# [Dokument]
------
Draußen der Schanigarten ist voll, drinnen im Schwarzen Kameel, gleich ums Ecks des Graben und im "Goldenen Quartier" gelegen, eilt Hausherr Peter Friese herbei. Grüßt hierhin, grüßt dorthin, setzt sich und erzählt, oft lachend, von Gästen, Fritteuse und guten Zahlen.

STANDARD: Gesetzt den Fall, die Wiener Politik käme wie die niederösterreichische auf die Idee, nur noch Wirte mit regionaler Küche zu unterstützen: Ihr Schwarzes Kameel wäre dabei, ist schon sehr wienerisch?

Friese: Seltsame Idee. Ich will gar keine Förderungen, will nur ganz normal arbeiten dürfen. Die größte Förderung ist: keine Behinderung. Lasst uns arbeiten, lasst uns tun! Die Bürokratie wird immer mehr, alles wird immer strenger. Aber natürlich: Wir sind sehr wienerisch.

"Also, der Durchschnitt unserer Gäste hat kein Prada-Sackerl in der Hand. Wir haben ganz normale Gäste": Peter Friese, Eigentümer des Schwarzen Kameel.
Foto: Regine Hendrich

STANDARD: Am bekanntesten sind die Schinkenbrötchen mit Kren. Warum kommt ein Spritzer Essig drauf?

Friese: Ein Schuss Essig kommt auf den Kren, damit der nicht grau wird. Unser Fleischhauer hat ja für unseren Beinschinken eine spezielle Rezeptur, und unser Geheimnis ist, dass wir so viel aufschneiden, hundert, 200 Kilo am Tag, zu Ostern ist es noch mehr.

STANDARD: Haben Sie den "Hausfrauensalat" schon umbenannt?

Friese: Wir wollten einmal einen neuen Namen finden, aber das ist wieder eingeschlafen. Es ist nichts Böses damit gemeint, und es gibt ja auch das Diplomatensandwich, das hat auch kein Diplomat gemacht.

STANDARD: Apropos: Ihr Vater wollte, dass Sie Diplomat werden. Warum haben Sie stattdessen das Lokal Ihrer Eltern übernommen?
------
# [Vorliegende Angaben]

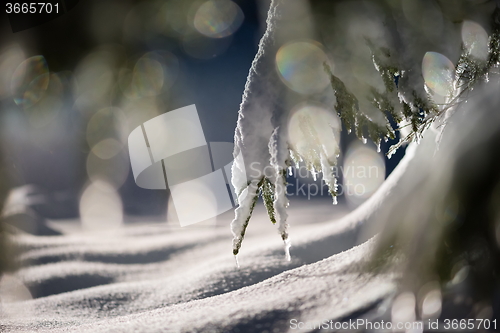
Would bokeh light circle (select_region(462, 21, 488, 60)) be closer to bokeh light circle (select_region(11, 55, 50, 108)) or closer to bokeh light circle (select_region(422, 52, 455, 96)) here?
bokeh light circle (select_region(422, 52, 455, 96))

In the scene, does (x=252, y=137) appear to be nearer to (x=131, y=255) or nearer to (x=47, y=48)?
(x=47, y=48)

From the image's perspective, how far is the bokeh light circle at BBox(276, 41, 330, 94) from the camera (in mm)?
1624

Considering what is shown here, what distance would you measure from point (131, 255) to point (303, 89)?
15598 mm

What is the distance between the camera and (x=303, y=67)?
164 cm

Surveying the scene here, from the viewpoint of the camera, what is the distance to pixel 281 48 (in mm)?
1651

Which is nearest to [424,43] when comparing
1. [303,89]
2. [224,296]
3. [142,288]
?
[303,89]

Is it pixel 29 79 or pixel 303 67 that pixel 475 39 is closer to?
pixel 303 67

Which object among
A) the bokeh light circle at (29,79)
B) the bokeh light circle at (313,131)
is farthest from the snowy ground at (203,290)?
the bokeh light circle at (29,79)

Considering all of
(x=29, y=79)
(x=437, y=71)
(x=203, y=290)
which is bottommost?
(x=203, y=290)

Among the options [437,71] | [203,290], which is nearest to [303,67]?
[437,71]

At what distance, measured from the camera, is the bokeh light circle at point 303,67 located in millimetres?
1624

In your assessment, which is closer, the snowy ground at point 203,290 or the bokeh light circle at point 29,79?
the snowy ground at point 203,290

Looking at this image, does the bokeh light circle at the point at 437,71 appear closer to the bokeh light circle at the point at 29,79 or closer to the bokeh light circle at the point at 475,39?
the bokeh light circle at the point at 475,39

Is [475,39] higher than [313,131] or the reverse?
higher
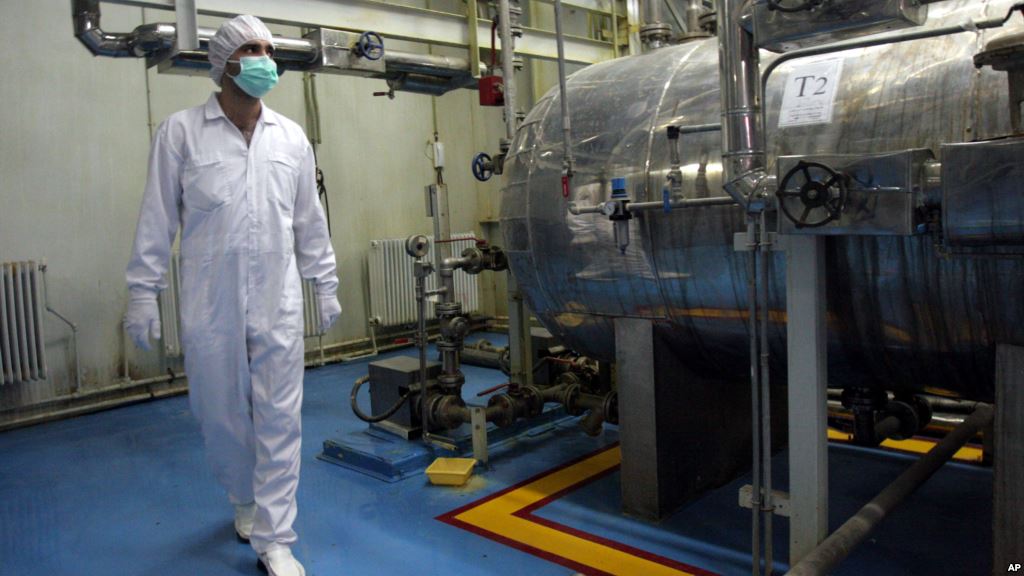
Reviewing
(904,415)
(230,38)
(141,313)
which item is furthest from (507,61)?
(904,415)

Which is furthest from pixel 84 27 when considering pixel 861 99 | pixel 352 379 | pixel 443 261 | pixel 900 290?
pixel 900 290

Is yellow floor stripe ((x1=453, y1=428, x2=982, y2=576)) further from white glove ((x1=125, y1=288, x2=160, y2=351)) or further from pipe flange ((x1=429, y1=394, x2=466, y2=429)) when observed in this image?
white glove ((x1=125, y1=288, x2=160, y2=351))

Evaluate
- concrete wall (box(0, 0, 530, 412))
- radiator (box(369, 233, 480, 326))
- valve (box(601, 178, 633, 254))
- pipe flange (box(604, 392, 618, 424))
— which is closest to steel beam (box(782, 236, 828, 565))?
valve (box(601, 178, 633, 254))

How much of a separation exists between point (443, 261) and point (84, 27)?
5.83 feet

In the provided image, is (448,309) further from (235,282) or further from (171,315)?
(171,315)

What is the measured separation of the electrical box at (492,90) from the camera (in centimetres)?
375

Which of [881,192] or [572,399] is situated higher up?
[881,192]

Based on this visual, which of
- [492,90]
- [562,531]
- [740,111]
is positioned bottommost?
[562,531]

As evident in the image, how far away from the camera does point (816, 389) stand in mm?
1908

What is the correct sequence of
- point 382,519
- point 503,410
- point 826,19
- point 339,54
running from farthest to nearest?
point 339,54 < point 503,410 < point 382,519 < point 826,19

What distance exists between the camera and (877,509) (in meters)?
2.09

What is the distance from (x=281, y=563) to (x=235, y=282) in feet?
2.74

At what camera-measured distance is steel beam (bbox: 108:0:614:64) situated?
10.6ft

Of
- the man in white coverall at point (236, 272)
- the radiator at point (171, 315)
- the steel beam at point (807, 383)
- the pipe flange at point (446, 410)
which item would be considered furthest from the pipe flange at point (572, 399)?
the radiator at point (171, 315)
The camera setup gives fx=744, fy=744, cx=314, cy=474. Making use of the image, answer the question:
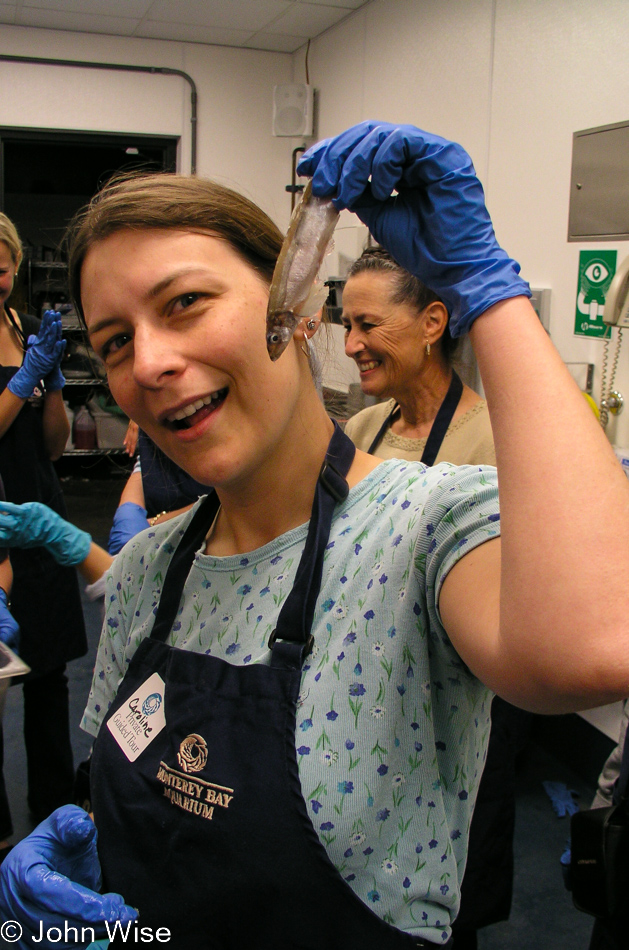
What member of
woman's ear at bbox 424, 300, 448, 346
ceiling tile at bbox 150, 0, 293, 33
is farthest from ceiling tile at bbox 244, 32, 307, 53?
woman's ear at bbox 424, 300, 448, 346

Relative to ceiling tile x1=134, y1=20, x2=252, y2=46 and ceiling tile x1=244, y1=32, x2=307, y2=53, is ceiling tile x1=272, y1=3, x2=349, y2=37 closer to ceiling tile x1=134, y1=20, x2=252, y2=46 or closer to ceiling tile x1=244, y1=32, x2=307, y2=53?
ceiling tile x1=244, y1=32, x2=307, y2=53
------
# [Gestellte Aufgabe 1]
Beantworte anhand des Interviews mit Peter Friese kurz diese Fragen:
(a) Wo liegt das Schwarze Kameel?
(b) Wozu kommt ein Schuss Essig auf den Kren?
(c) Welchen Beruf wünschte sich Frieses Vater für ihn?
# [Gestellte Aufgabe 2]
Führe das Interview mit Peter Friese über das Schwarze Kameel im Anschluss an die letzte Frage weiter.
Die Datensätze spielen hierfür keine Rolle.

# [Schriftliche Antwort 1]
(a) Gleich ums Eck des Graben, im "Goldenen Quartier".
(b) Damit der Kren nicht grau wird.
(c) Diplomat.

# [Schriftliche Antwort 2]
Friese: Die schulischen Leistungen waren zu schwach. Ein enger Freund meiner Eltern war Diplomat und jeden Tag auf einen Espresso bei mir. Er war ein wandelndes Geschichtslexikon, und als er schon im Ruhestand war, habe ich ihn oft nach seiner Einschätzung zu politischen Ereignissen gefragt, aber er sagte dann nur: "Ich hab mit der Politik abgeschlossen. Ich schau mir nur noch Sport im Fernsehen an." Vielleicht bin ich eines Tages wie er und schau nur noch Fußball.

STANDARD: Eishockey doch eher. Sie sind ja Eishockeyspieler.

Friese: Ich bin als Kind quasi am Wiener Eislaufverein aufgewachsen, wir haben ja in der Stadt gewohnt. Und ich hab es bis in die Bundesliga geschafft, und meine Freunde lassen mich heute noch mittrainieren. Einmal pro Woche spiele ich mit ihnen in der Stadthalle, und dann ist die Welt für mich in Ordnung: Dort ist alles so normal, dort hält mich alles am Boden. Ist eine Riesenhetz.

STANDARD: Sie sagen immer: Drei Brötchen und ein Achtel Schankwein müssen sich um zehn Euro ausgehen, dann passt's. Jetzt geht sich das gerade noch aus. Spüren Sie die Inflation am Konsumverhalten Ihrer Kundschaft?

Friese will, dass sich drei Brötchen und ein Achtel Schankwein ausgehen, um zehn Euro. Im Delikatessengeschäft wird es mit diesem Budget schwieriger.
Foto: Regine Hendrich

Friese: Wir sind zum Glück breiter aufgestellt, haben die Tagesbar, das kleine Restaurant, die Beletage für Veranstaltungen ...

STANDARD: Ah, da tragen die Kellnerinnen und Kellner die Speisen exakt choreografiert, völlig synchron für jeden Gast auf. Wie ein Ballett.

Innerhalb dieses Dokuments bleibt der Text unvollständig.